至于这里提出的10层声频结构。 As set forth herein layer 10 acoustic frequency structure. 我们能在不同的层上定义语义关系:普通的,特定的,和抽象的。 We can define semantic relations in different layers: regular, special, and abstract. 例如,一个普通动作关系是“拥有股票”,一个特定动作关系是“拥有80%股票”,而最后,一个抽象语义关系是“控制该公司”。 For example, a common action relationship is "owned stock", a specific action relationship is "owned 80% of shares", and finally, an abstract semantic relationship is "control of the company." 表3:语法关系的索引结构及例子 Table 3: index structure and examples of grammatical relations

表4:语义关系的索引结构和例子 Table 4: Examples of index structure and semantic relationships

本发明不仅包括用于为索引和/或分类的目的的多层数字信号(如多媒体信号)的分类方法,而且包括计算机实施的系统。 The present invention includes not only a digital signal for the purpose of indexing a multilayer and / or classification (e.g. multimedia signals) classification, and a system including a computer implemented. 上述的方法根据它们能用于处理这里讨论类型的数字信号的任何系统中的事实已在某些一般原则中予以描述,一如任何在MPEG-7标准下与处理数字多媒体信号或文件相容的业内认识的(或将来开发的)系统。 The above-described method are discussed herein can be used to handle the fact that any type of digital signal system is described in them some general principles, like any process compatible with the digital multimedia signals or files in the MPEG-7 standard industry knowledge (or later developed) system.

通常认为,因为对数字信号的标准的目的是促进对那样信号发送,归档,和输出的混合平台(Cross-Platform)的兼容性,对实施本发明建立的系统给出系统特定的规定是不必要也是不希望的。 Is generally considered as a standard for the purpose of the digital signal that is to promote the transmission signal, archiving, platform compatibility and mixing outputs (Cross-Platform) is given a predetermined system specific embodiment of the system of the present invention is not necessary to establish It is not desirable. 相反的,业内一般熟练人员认识到,使用业内所熟知的所希望的硬件和软件技术如何实施这时提出的普通技术。 In contrast, the industry ordinarily skilled in the art recognize that the use of the industry desired known hardware and software technology of ordinary skill how to implement the proposed time.

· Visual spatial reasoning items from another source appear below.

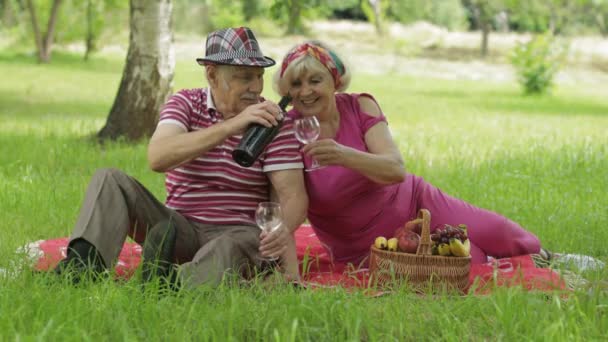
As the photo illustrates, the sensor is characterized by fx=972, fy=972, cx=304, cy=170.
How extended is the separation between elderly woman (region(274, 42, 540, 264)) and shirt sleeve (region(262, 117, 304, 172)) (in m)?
0.11

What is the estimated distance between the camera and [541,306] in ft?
13.7

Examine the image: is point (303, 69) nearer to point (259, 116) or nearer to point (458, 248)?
point (259, 116)

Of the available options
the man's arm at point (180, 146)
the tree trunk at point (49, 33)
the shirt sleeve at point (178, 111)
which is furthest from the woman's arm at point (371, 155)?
the tree trunk at point (49, 33)

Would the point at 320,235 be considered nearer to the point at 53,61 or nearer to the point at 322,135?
the point at 322,135

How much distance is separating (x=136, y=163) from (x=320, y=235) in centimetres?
440

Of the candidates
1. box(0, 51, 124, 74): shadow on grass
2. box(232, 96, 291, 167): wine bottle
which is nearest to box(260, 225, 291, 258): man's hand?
box(232, 96, 291, 167): wine bottle

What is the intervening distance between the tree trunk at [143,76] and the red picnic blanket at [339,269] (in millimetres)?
5617

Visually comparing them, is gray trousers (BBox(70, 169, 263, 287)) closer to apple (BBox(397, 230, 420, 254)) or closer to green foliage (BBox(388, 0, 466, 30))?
apple (BBox(397, 230, 420, 254))

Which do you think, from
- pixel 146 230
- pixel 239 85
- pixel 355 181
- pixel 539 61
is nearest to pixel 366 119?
pixel 355 181

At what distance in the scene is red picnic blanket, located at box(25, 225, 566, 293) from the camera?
504 centimetres

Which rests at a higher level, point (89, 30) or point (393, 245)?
point (393, 245)

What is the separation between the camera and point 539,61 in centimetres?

为了给出广泛的例子,人们能够结合任何兼容设备考虑一个实现本发明的一个系统的实施例,用于处理,显示,归档,或发送数字信号(包括视,声频,静止图象,及其他包含人的感觉内容的数字信号,但不限于此)。 To give an example of a wide range, it is possible to consider a combination with any compatible device embodiment of the present invention is a system implementation, the processing, display, archive, or transmitting a digital signal (including video, audio, still picture, and others containing human feeling digital signal content, but it is not limited thereto). 那样的系统可以是包括奔腾处理器,存储器(如硬盘驱动器和随机访问存储器容量),视频显示,和合适的多媒体附件的个人计算机工作站。 As a system may be a Pentium processor, a memory (such as hard disk drives and random access memory capacity), a video display, a personal computer and a workstation suitable multimedia accessory. 总结本发明对当前的Generic AV DS提出基本的实本一关系模型,以便着于解决与其整体设计相关的缺点。 Summary of the invention the current Generic AV DS made this a real basic relational model, in order to solve the shortcomings associated with its overall design. 该基本的实体一关系模型索引(1)内容单元的属性,(2)内容单元之间的关系,和(3)内容单元本身。 The basic physical properties of a model index relationship (1) the content unit, the relationship between (2) the content unit, and (3) the content unit itself. 我们选择此建模技术,和(3)内容单元本身。 We chose this modeling technique, and (3) the contents of the unit itself. 我们选择此建模技术,因为实体一关系模型最广泛地使用于概念模型。 We chose this modeling technique, because the entity-relationship model most widely used in the conceptual model. 它们形成高度抽象性并与硬件及软件无关。 They form a highly abstract and independent of the hardware and software.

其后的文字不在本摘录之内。